While JavaScript runtimes are single-threaded, and thus do not have the m:n problem that gives rise to the complexity of work-stealing pools and such on the JVM, the extreme heterogeneity of JavaScript runtime environments presents its own series of problems. Additionally, fibers are literally a form of multi-threading, and emulating multi-threading on top of a single-threaded runtime is a surprisingly complicated task.

Ultimately, though, IO is able to achieve this with exceptionally high performance, and without interfering with other mechanisms which leverage the event loop (such as animations in the browser or I/O on the server). The techniques which are used by IO to achieve this have been extracted into the scala-js-macrotask-executor project that runs across all platforms which support ScalaJS. Optimal performance is available in the following environments:

NodeJS 0.9.1+
Browsers implementing window.postMessage(), including:
- Chrome 1+
- Safari 4+
- Internet Explorer 9+ (including Edge)
- Firefox 3+
- Opera 9.5+
Web Workers implementing MessageChannel

Yielding

The primary mechanism which needs to be provided for IO to successfully implement fibers is often referred to as a yield. In JavaScript terms, this means the ability to submit a callback to the event loop which will be invoked at some point in the future when the event loop has capacity. In a sense, it's submitting a callback which "goes to the back of the queue", waiting for everything else to have its turn before running again.

This mechanism, by the way, corresponds precisely to the IO.cede effect: it cooperatively releases control to the other fibers, allowing them a chance to run before resuming the current fiber.

With this primitive, fibers can be implemented by simply scheduling each one at a time. Each fiber runs until it reaches a yield point (usually an asynchronous call or a cede effect), at which point it yields back to the event loop and allows the other fibers to run. Eventually, those fibers will yield back around the queue until the first fiber has a chance to run again, and the process continues. Nothing is actually running simultaneously, but parallelism is still expressed as a concept in a way which is semantically compatible with the JVM, which allows libraries and application code to fully cross-compile despite the differences in platform semantics.

The problem is how to implement this yield operation in a fashion which is highly performant, compatible across all JavaScript environments, and doesn't interfere with other JavaScript functionality. Perhaps unsurprisingly, this is quite hard. Find the full story in the scala-js-macrotask-executor project's README.

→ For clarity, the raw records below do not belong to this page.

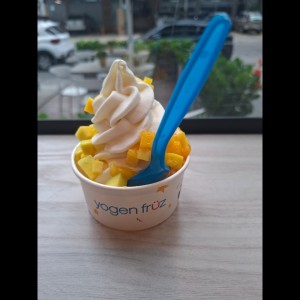 yogurt con mango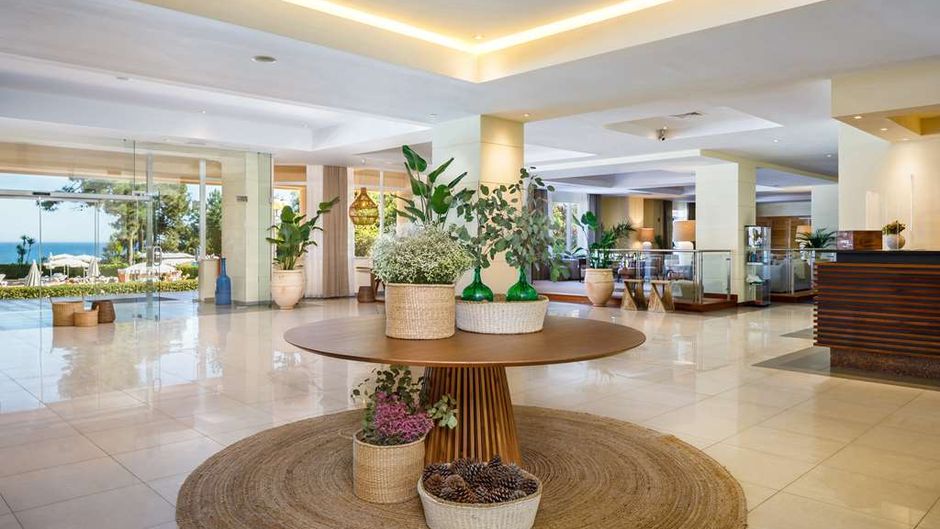 PortoBay Falesia Lobby
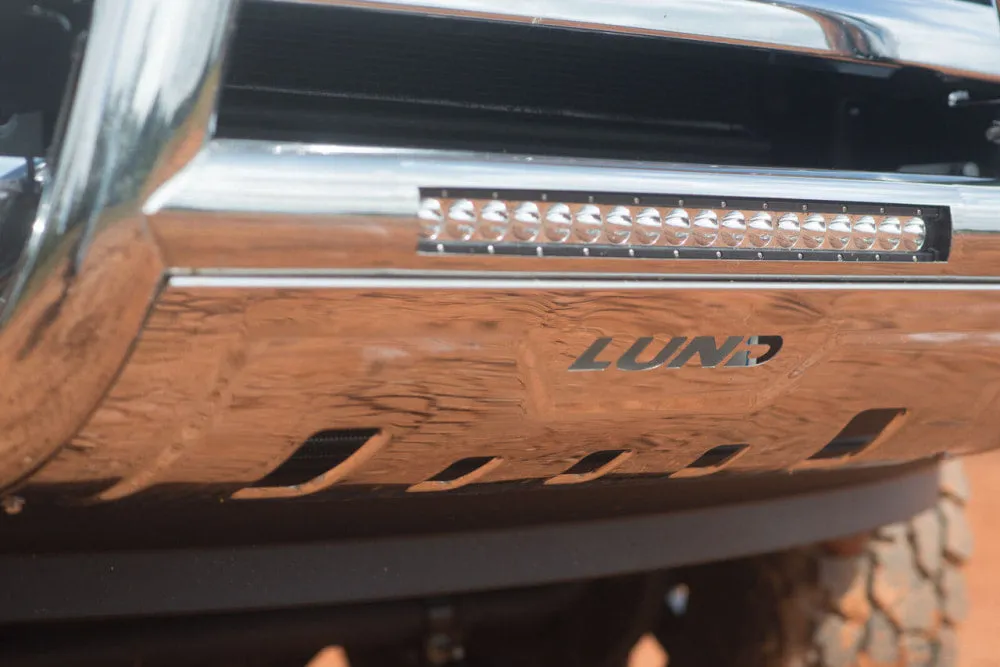 Lund Nudge Bull Bar with 20" LED Light for Silverado 1500 ZR1 (2019 - 2022) | Stainless Steel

For the most part, you should never have to worry about any of this. Just understand that Cats Effect IO schedules fibers to play nicely with other asynchronous events such as I/O or DOM changes while avoiding overhead.

Scala Native

The Scala Native runtime is single-threaded, similarly to ScalaJS. That's why the IO#unsafeRunSync is not available. Be careful with IO.blocking(...) as it blocks the thread since there is no dedicated blocking thread pool. For more in-depth details, see the article with explanations of how the Native runtime works.